EXCERPT:

+ + + + + + +

Of course I've over-simplified. The real Bugle has capacitors each rail to ground. At power-up, equal capacitors will set the ground halfway between the rails. The output signal returns on the shell and signal current flows in the rail caps. It "works".
But that initial halfway charge is not "solid". Opamp input bias current starts to pull the common off-center, which is not a problem, until it is so off-center that it can't swing the peaks of one side of the signal. SamA hears distortion. His off-wait-on process re-starts with a new halfway charge.
I can't make out the rail-caps from the published info and am too lazy to look up bias current. You might run those numbers and see if time constant is minutes.
It's a good preamp and I dunno why someone would want to power it with a game-console supply. True, the Bugle will reject a lot of trash; you still have your very weak phono signal intimately connected with every vacuum cleaner and fluorescent lamp in the neighborhood. (At least a digi-game supply will reject RF on the powerlines.) Battery power floats far-away from mundane wall-power trash/hash. The Bugle wall power supply does a lot to damp the hash.

+ + + + + + +

COLLECTED MATERIAL:

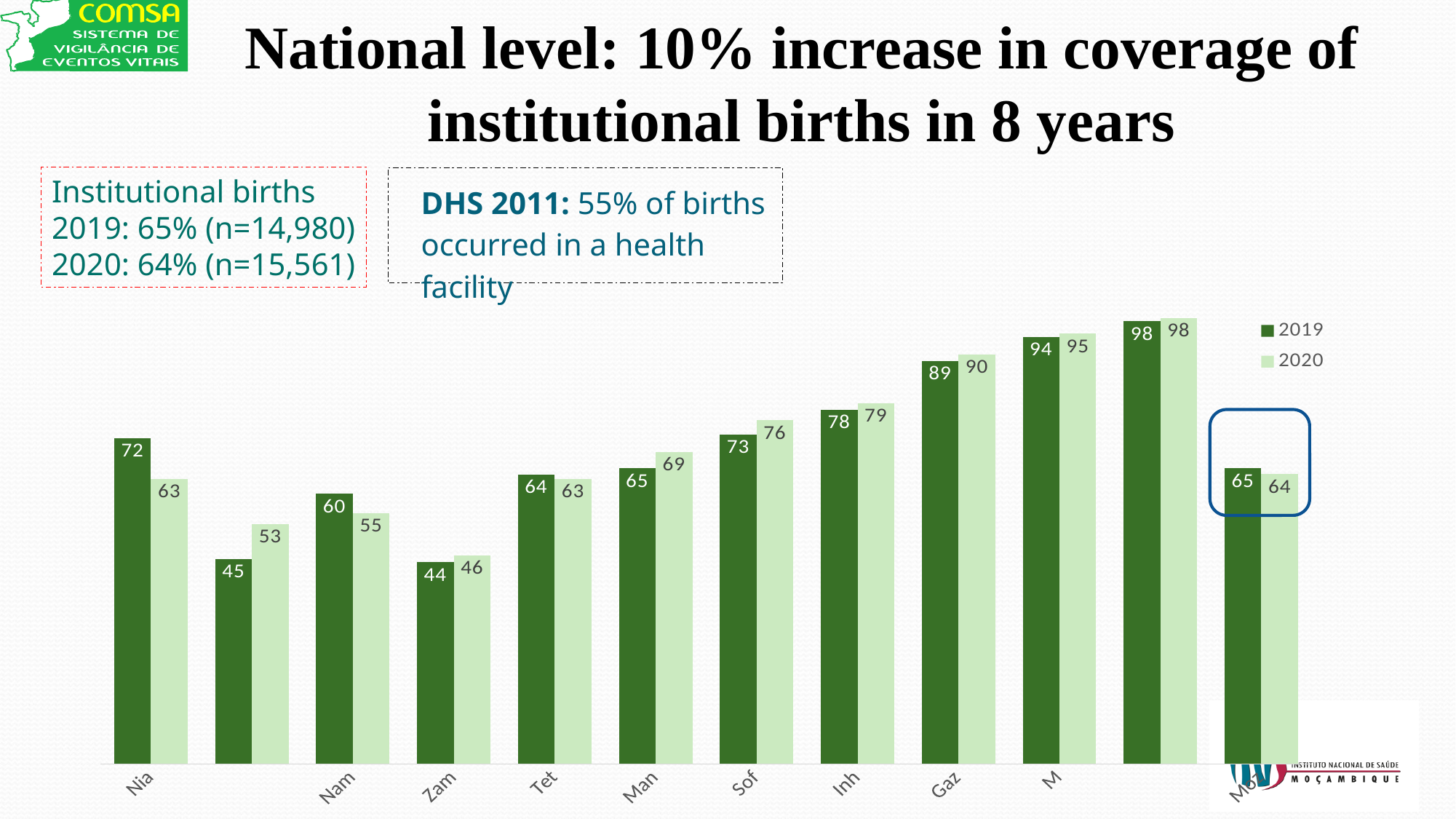
What is the 2020 value for Sof? 76 What is the 2019 value for Moz? 65 How many series does the legend list? 2 Which series is shown in dark green in the legend? 2019 What is the difference between the 2019 and 2020 values for Nia? 9 Which is larger, the 2019 value for Nam or the 2020 value for Nam? 2019 Which is larger, the 2020 value for Inh or the 2020 value for Sof? Inh What is the 2019 value for Nia? 72 What kind of chart is shown on the slide? Bar chart What is the difference between the 2020 values for Man and Tet? 6 What is the 2020 value for Gaz? 90 Which labelled category has the lowest 2019 value? Zam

+ + + + + + +

WHAT YOU ARE ASKED TO DO:
Reproduce the stretch of the Bugle preamp power text from "I can't make" through "constant is minutes.". The listing can be set aside; nothing in it is needed here.

SOLUTION TO THIS TASK:
I can't make out the rail-caps from the published info and am too lazy to look up bias current. You might run those numbers and see if time constant is minutes.